Renal Electrolytes Parameters
The study found that COVID-19 positive patients had significantly higher levels of BUN and creatinine compared to COVID-19 negative patients. The mean level of BUN in COVID-19 positive patients who recovered was 5.6 ± 2.5, with a median of 5 [4–7], while the mean BUN level in COVID-19 negative patients was 4.1 ± 1.3, with a median of 4 [3–5]. The difference was statistically significant (p < 0.001). Similarly, the mean creatinine level in COVID-19 positive patients who recovered was 70 ± 12.6, with a median of 68 [60–80], while the mean creatinine level in COVID-19 negative patients was 61 ± 11.1, with a median of 60 [50–70]. The difference was statistically significant (p < 0.001).
Inflammatory Parameters
The study found that COVID-19 positive patients who died had significantly higher ESR and CRP compared to those who recovered. The mean ESR level in COVID-19 positive patients who died was 70.5 ± 22.7, with a median of 70 [50–90], while the mean ESR level in COVID-19 positive patients who recovered was 26.8 ± 17.1, with a median of 20 [12–38]. The difference was statistically significant (p < 0.001). Similarly, the mean CRP level in COVID-19 positive patients who died was 146 ± 56, with a median of 141 [98–200], while the mean CRP level in COVID-19 positive patients who recovered was 39 ± 31, with a median of 31 [12–63]. The difference was statistically significant (p < 0.001).
Coagulation Parameters
The study found that COVID-19 positive patients who died had significantly higher PT, aPTT, and INR compared to those who recovered. The mean PT level in COVID-19 positive patients who died was 16.9 ± 3.8, with a median of 17 [14–20], while the mean PT level in COVID-19 positive patients who recovered was 13.6 ± 1.6, with a median of 13 [12–14]. The difference was statistically significant (p < 0.001). Similarly, the mean level of aPTT in COVID-19 positive patients who passed away was 51 ± 17, with a median of 48 [38–60], while the mean aPTT level in COVID-19 positive patients who recovered was 31 ± 6, with a median of 30 [28–34]. The difference was statistically significant (p < 0.001).
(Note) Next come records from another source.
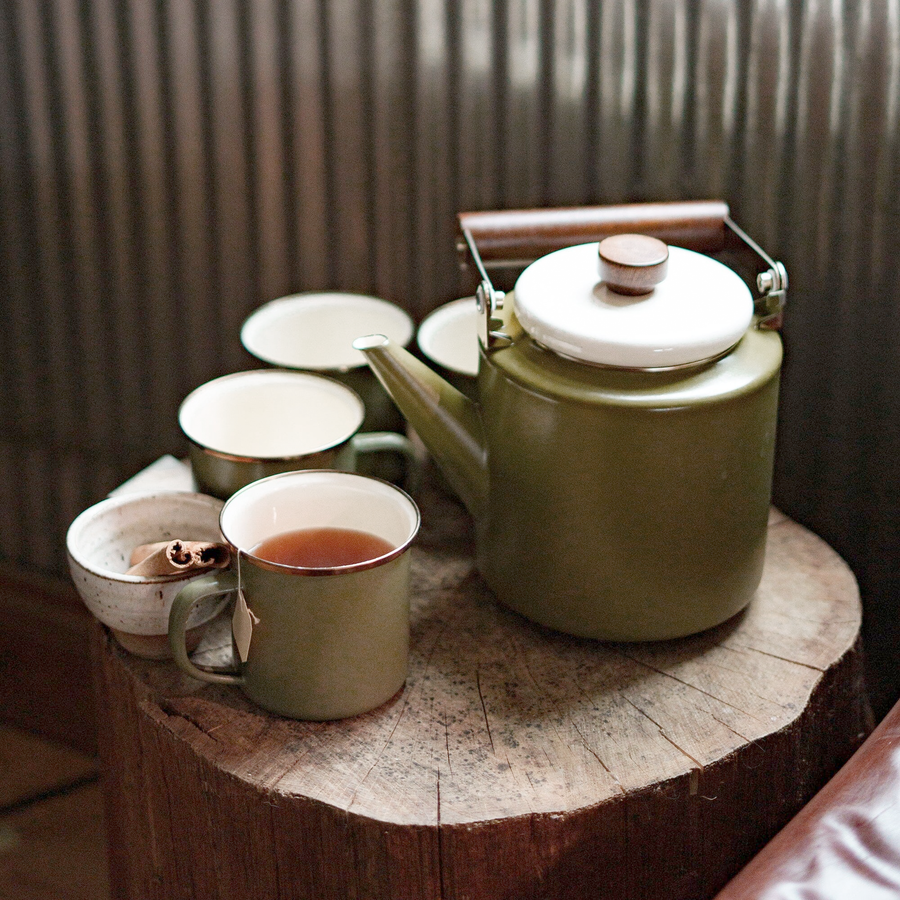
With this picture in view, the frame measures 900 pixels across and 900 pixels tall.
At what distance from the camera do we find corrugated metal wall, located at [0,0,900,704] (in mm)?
1475

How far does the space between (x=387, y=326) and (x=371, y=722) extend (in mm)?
573

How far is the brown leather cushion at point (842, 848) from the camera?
0.71 m

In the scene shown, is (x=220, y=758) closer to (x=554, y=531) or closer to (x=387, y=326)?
(x=554, y=531)

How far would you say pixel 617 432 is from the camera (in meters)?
0.97

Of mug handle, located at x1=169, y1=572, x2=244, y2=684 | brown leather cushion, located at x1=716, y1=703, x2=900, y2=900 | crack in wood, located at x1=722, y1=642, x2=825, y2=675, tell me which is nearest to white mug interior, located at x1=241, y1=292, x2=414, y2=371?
mug handle, located at x1=169, y1=572, x2=244, y2=684

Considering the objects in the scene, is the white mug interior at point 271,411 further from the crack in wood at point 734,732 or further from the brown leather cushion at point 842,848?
the brown leather cushion at point 842,848

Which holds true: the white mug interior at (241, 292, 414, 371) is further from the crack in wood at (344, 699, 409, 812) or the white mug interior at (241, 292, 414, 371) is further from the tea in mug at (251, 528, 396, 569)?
the crack in wood at (344, 699, 409, 812)

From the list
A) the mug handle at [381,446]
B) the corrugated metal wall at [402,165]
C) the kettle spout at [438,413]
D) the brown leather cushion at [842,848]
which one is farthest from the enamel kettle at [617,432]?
the corrugated metal wall at [402,165]

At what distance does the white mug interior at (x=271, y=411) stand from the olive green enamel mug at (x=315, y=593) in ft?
0.53

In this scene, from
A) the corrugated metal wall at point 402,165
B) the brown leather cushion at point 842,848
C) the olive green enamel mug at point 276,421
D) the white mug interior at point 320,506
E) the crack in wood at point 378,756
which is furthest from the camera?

Additionally, the mean INR level in COVID-19 positive patients who passed away was 1.8 ± 0.5, with a median of 1.8 [1.5–2.2], while the mean INR level in COVID-19 positive patients who recovered was 1.2 ± 0.2, with a median of 1.2 [1.1–1.3]. The difference was statistically significant (p < 0.001).
Overall, the study provides important information on the hematology, renal electrolyte, inflammatory and coagulation profiles of COVID-19 infected individuals in Sudan, which could inform public health interventions and policies aimed at improving outcomes for patients with COVID-19 and reducing mortality rates. When comparing the hematology, renal electrolyte, inflammatory, and coagulation profiles between COVID-19 positive and negative patients who recovered or died, there were significant differences in most parameters.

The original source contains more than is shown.